(For Dhor, by request.)
Even though Oscar Wilde's The Importance of Being Earnest's main characters are men, the drama offers an insightful overview of the lives of young women of the age. Through portraying a few female characters of different age and upbringing, it shows the ways they used to go about their daily life but also gives an insight into their minds, their thinking, emotions, and actions. Women of the upper-class, especially the young ones, having little, if anything, to do from day to day, had to find different activities with which they would fill their days. It is no surprise then that they would resort to some unusual ones from time to time, such as writing fictional diaries, thus creating a life for themselves in a world they could control.

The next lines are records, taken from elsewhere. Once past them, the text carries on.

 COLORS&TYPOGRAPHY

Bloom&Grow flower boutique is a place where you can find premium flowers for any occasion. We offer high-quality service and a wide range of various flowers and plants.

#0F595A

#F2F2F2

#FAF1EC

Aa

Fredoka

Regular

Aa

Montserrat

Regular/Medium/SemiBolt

Women of the upper-class of the Victorian age spent their days with a lot of time on their hands: «The ladies spent their time promenading on the sea front, visiting reading-rooms and libraries, shopping, enjoying rural carriage-rides, holding "At Homes", musical soirĂ©es and dinner parties.» (Wojtczak) Visiting their friends and relatives is usually the central part of their day, so much that a lot of thought is put into what is to be served to visitors. It is of utmost importance to treat them with their favourite food and drinks, mostly because women with little on their minds can put a lot of thought into it. Therefore, it was not unusual for a woman to be «devoted to bread and butter» as Gwendolen is, especially since they had servants who took care of having their desires fulfilled: «The wealthy usually had a set of live-in servants and sometimes day-servants too.» (Wojtczak)

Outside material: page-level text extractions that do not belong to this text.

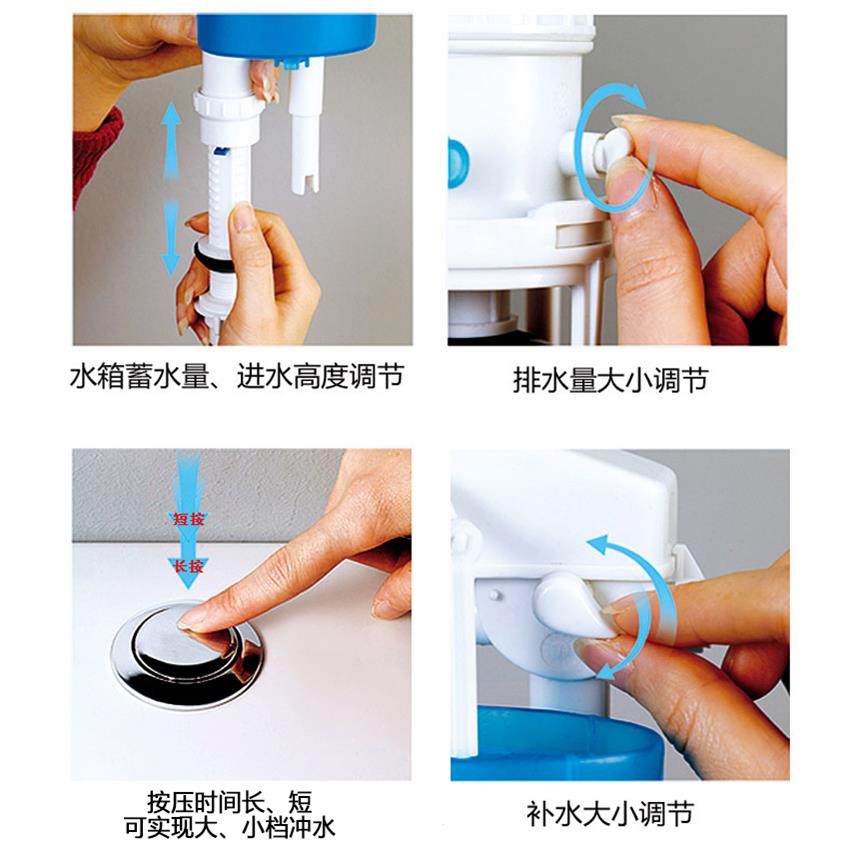 水箱蓄水量、进水高度调节

排水量大小调节

短按
长按

按压时间长、短
可实现大、小档冲水

补水大小调节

In between visiting each other at various parties and get-togethers, they still had enough time to read and often write themselves. It was not an unusual thing for a woman to keep a diary in which she would write of her experiences and emotions. Cecily, a young girl of the age of eighteen, does so: «I keep a diary in order to enter the wonderful secrets of my life. If I didn’t write them down, I should probably forget all about them.» (Wilde 1682) The irony of these lines subtly mocks the uneventful life of a young woman, but later on all subtlety is dropped when Cecily admits she often makes up the events about which she writes as it «usually chronicles the things that have never happened, and couldn’t possibly have happened.» (Wilde 1682) One of her ambitions is to have her diary published some day, it is «consequently meant for publication.» (Wilde 1690) Writing fiction novels as a way of entertaining themselves was also rather common and socially acceptable, so much that even older women such as Miss Prism do not hesitate to admit they had written them: «I wrote one myself in earlier days.» (Wilde 1682).

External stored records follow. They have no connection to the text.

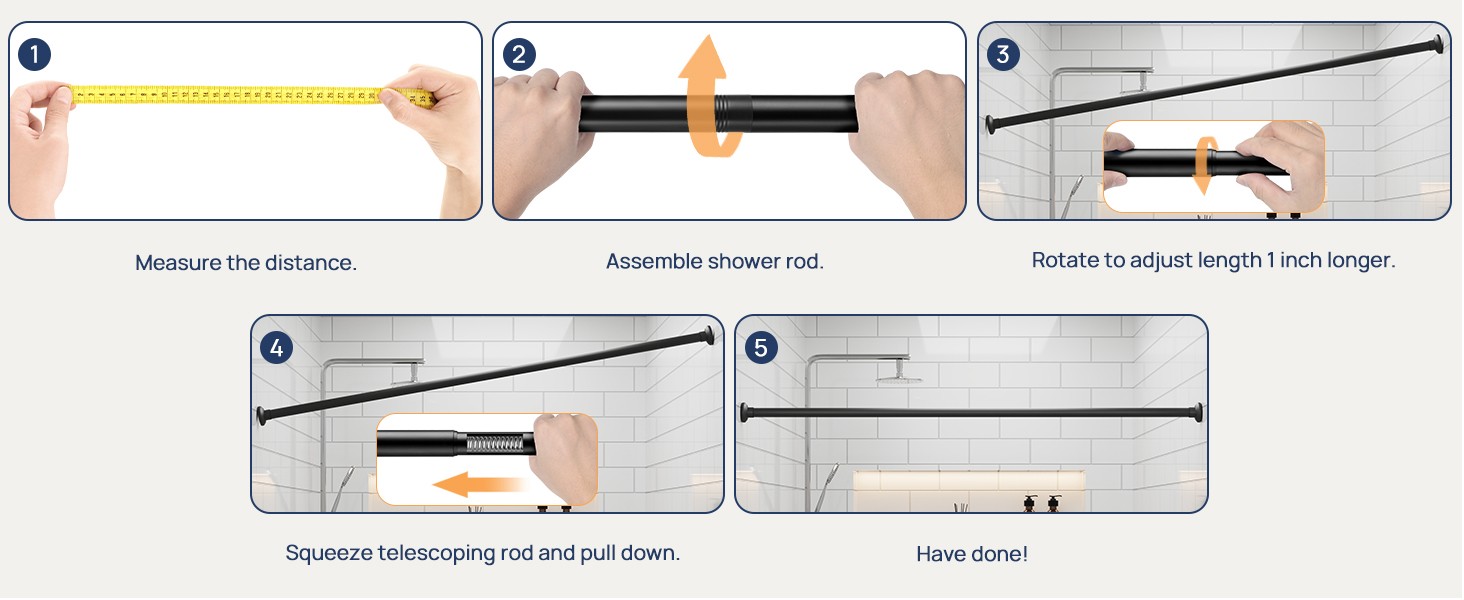 1

Measure the distance.

2

Assemble shower rod.

3

Rotate to adjust length 1 inch longer.

4

Squeeze telescoping rod and pull down.

5

Have done!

Resorting to a fictional inner life was a way for a young woman to take control of the world she lived in. The marriages were arranged by a girl's parents:
LADY BRACKNELL: Pardon me, you are not engaged to any one. When you do become engaged to some one, I, or your father, should his health permit him, will inform you of the fact. An engagement should come on a young girl as a surprise, pleasant or unpleasant, as the case may be. It is hardly a matter that she could be allowed to arrange for herself... (Wilde 1674)
It is perfectly acceptable for a young woman to have ideals and dreams of who she might marry but the final decision depends on her parents or guardians. She is irrevocably destined to lead the same uneventful life as every other woman of the Victorian age. There is an indisputable truth to be found in Algernon's words: «All women become like their mothers. That is their tragedy.» (Wilde1678) Every girl is to have a life that is exactly the same as the next one's. They all know it and all they can do is form alliances with each other when they recognize themselves in one another as Gwendolen and Cecily do: «Something tells me that we are going to be great friends. I like you already more than I can say.» (Wilde 1693) Sooner or later they will be caught in the same unbreakable loop of days that are all alike.
Young women of the Victorian age, as presented in Wilde's The Importance of Being Earnest, led rather empty lives. Their days repeated themselves and they had to come up with ways of entertaining themselves to their best abilities. Turning to fiction for the thrills they were missing in their reality was the only thing they could do. That is not something they should be judged for. If anything, they should be admired for it for they have found a way to rebel, even if it was only in their minds.